Goal of the exercise - In the records below, swap "Scholarship" for "Fellowship" and write out every line again, leaving everything else as it is.

########################################

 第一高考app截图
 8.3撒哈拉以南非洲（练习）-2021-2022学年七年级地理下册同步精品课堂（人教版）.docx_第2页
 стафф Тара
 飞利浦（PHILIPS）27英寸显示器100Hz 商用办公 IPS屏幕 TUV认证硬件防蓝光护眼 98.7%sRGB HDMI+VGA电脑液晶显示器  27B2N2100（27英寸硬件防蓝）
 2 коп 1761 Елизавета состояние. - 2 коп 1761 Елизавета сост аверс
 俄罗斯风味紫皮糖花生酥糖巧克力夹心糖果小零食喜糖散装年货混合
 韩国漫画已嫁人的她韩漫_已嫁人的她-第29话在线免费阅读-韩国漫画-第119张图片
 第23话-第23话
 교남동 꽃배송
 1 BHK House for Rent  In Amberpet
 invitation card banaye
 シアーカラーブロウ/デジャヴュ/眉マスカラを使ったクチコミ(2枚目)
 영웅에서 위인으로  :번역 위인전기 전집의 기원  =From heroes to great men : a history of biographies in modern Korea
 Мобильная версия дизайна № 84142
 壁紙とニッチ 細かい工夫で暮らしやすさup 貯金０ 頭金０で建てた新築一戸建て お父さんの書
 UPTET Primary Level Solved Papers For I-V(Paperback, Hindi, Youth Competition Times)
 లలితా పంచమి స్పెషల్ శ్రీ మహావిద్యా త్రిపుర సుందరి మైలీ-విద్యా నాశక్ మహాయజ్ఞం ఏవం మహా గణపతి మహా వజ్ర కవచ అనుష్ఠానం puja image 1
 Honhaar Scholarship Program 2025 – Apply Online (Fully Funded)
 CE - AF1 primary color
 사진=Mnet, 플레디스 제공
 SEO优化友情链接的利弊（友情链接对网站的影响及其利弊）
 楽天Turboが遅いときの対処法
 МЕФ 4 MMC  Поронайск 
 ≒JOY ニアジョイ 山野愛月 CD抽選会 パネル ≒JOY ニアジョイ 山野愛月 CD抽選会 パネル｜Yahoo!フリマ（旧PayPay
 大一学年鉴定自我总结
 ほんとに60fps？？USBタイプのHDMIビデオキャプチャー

########################################

Expected output -
 第一高考app截图
 8.3撒哈拉以南非洲（练习）-2021-2022学年七年级地理下册同步精品课堂（人教版）.docx_第2页
 стафф Тара
 飞利浦（PHILIPS）27英寸显示器100Hz 商用办公 IPS屏幕 TUV认证硬件防蓝光护眼 98.7%sRGB HDMI+VGA电脑液晶显示器  27B2N2100（27英寸硬件防蓝）
 2 коп 1761 Елизавета состояние. - 2 коп 1761 Елизавета сост аверс
 俄罗斯风味紫皮糖花生酥糖巧克力夹心糖果小零食喜糖散装年货混合
 韩国漫画已嫁人的她韩漫_已嫁人的她-第29话在线免费阅读-韩国漫画-第119张图片
 第23话-第23话
 교남동 꽃배송
 1 BHK House for Rent  In Amberpet
 invitation card banaye
 シアーカラーブロウ/デジャヴュ/眉マスカラを使ったクチコミ(2枚目)
 영웅에서 위인으로  :번역 위인전기 전집의 기원  =From heroes to great men : a history of biographies in modern Korea
 Мобильная версия дизайна № 84142
 壁紙とニッチ 細かい工夫で暮らしやすさup 貯金０ 頭金０で建てた新築一戸建て お父さんの書
 UPTET Primary Level Solved Papers For I-V(Paperback, Hindi, Youth Competition Times)
 లలితా పంచమి స్పెషల్ శ్రీ మహావిద్యా త్రిపుర సుందరి మైలీ-విద్యా నాశక్ మహాయజ్ఞం ఏవం మహా గణపతి మహా వజ్ర కవచ అనుష్ఠానం puja image 1
 Honhaar Fellowship Program 2025 – Apply Online (Fully Funded)
 CE - AF1 primary color
 사진=Mnet, 플레디스 제공
 SEO优化友情链接的利弊（友情链接对网站的影响及其利弊）
 楽天Turboが遅いときの対処法
 МЕФ 4 MMC  Поронайск 
 ≒JOY ニアジョイ 山野愛月 CD抽選会 パネル ≒JOY ニアジョイ 山野愛月 CD抽選会 パネル｜Yahoo!フリマ（旧PayPay
 大一学年鉴定自我总结
 ほんとに60fps？？USBタイプのHDMIビデオキャプチャー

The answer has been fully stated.